Advice to Management

Demonstrate truth and reconciliation. It looks like you are trying to run out the clock before someone will buy the company and I don't think you are going to make it. The baggage of poor management is slowing you down and the only way to ditch it is to be open about your mistakes and ask for forgiveness. Listen to people who aren't in your normal social sphere. Go through the last few years of exit interviews and fix the problems one at a time. Stop shifting blame.


There are some out-of-date items in the review. A big one is that the options turned out to be winning lottery tickets. An awful lot of people, especially long-tenured engineers, packed their bags and moved on to the next thing. I was fortunate enough to get a payout sufficient to start construction on an ADU. So I guess I was wrong about that part; management successfully ran out the clock.

I don't know how much of the praise I heaped on the engineering team holds. A lot of good people left when their options paid out and I gather engineering got the brunt of the most recent layoffs. There are a handful of people still around who I'd love to work with again. The Community Team is quite strong even after the layoffs. As usual they are quietly holding everything together on the sites.

I can't imagine the benefits are anything like they were when I left. One cost savings of company mergers comes from consolidating benefits and HR. Update: I have it on good authority that this basic system is still used, but has been improved. I'll explain what changed after describing the system as it was when I joined.

For the record, free medical coverage was structured in a clever way:

  1. High deductible insurance to minimize the premium Stack Overflow paid.
  2. Employees pay for health care our of pocket up to the deductible.
  3. Employees submit their expenses to be covered by Stack Overflow's health reimbursement account (HRA).

The clever bit is that HRAs get special treatment in the US tax code:

Employer contributions to an HRA are excluded from an employee’s gross income and wages (hence are not subject to income or payroll taxes). Distributions from such arrangements for qualified medical expenses are tax-free.

It works especially well with a younger workforce that might not have medical expenses other than preventive care which is covered in any case. Most employees will only spend a little, so it's cheaper to us an HRA than pay the premium for a lower deductible.
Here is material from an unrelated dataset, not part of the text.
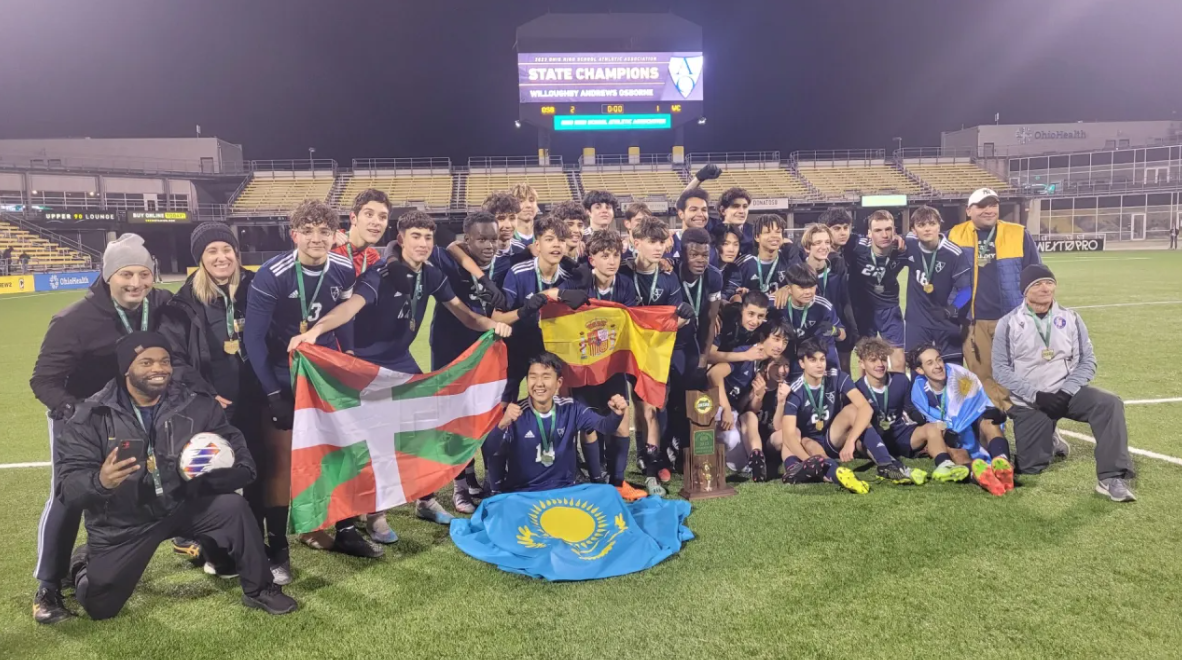  Photo courtesy of Chris Lillstrung - The News-Herald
Why don't other companies use this scheme? Because it shifts a lot of the burden of medical billing from the insurance company to the employees. After paying medical expenses, you gotta hunt down the Explanation of Benefits (EOB) and submit it to the company managing your HRA (usually a third-party contractor). If you don't submit your forms correctly there's a good chance your claim will be rejected and you'll be stuck with the expense. Fortunately I was able to sort these things out, but it wasn't stress free.

Further update: I was reminded that the system was changed so that the insurance company also runs the HRA. As a result, employees don't need to pay upfront and get reimbursed. Instead, they tell providers to bill their insurance who pays out from the HRA until the deducible is reached and they pay out of insurance coverage. It occurs to me the change was made before I left, but we'd pretty much gone to my wife's insurance (Kaiser, which is a wonderful HMO) by that point. Or at least that's my excuse for not remembering this.
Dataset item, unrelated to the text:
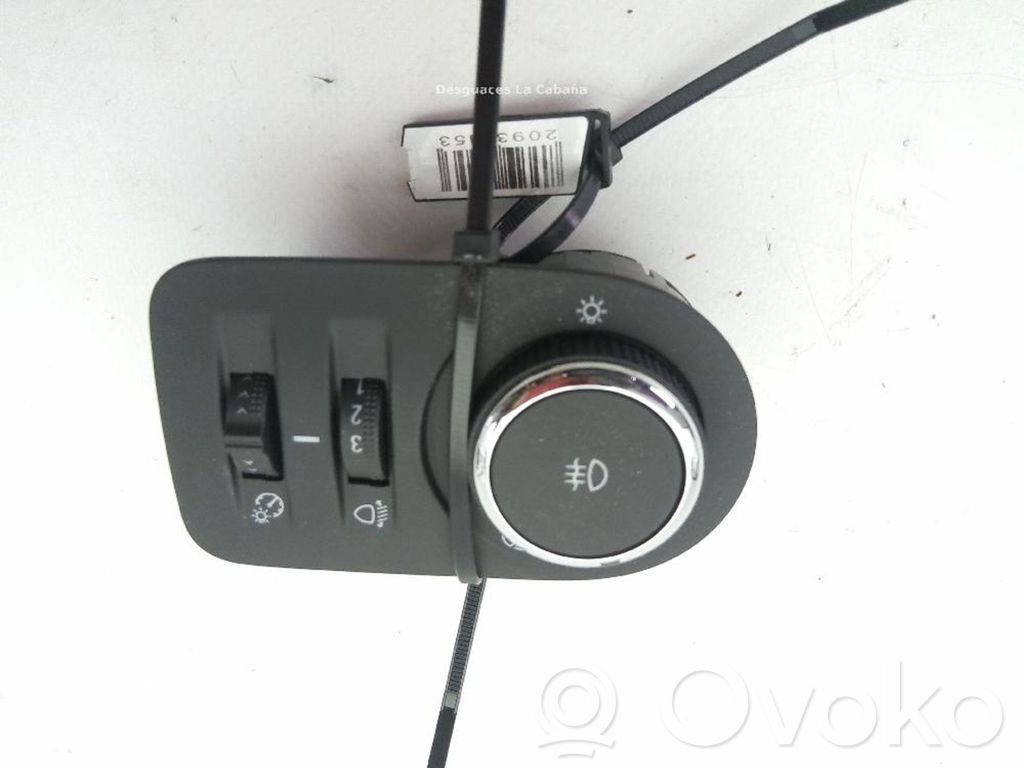 Interruptor de luz   9836300280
I mentioned The Loop. The most recent post was Fall of 2021, so it lasted 2 years. I don't know how much data they ended up getting from the survey I mentioned. The CEO does post on the blog every quarter. Unsurprisingly, he gave up posting on Meta. While I don't really expect the CEO to be involved with the community, he had committed "to continue posting on meta at least quarterly." He seems to be listening to his peers (Silicon Valley CEOs) rather than his potential customers. Hard to argue with $1.8 billion, though.

Overall, I stand by this review. If Stack Overflow is hiring and you want to apply, be on the lookout for teams that have strong executive sponsorship and ethical leadership. Opt for remote work unless the office is really important to you. Don't settle for a pay cut and compare benefits carefully.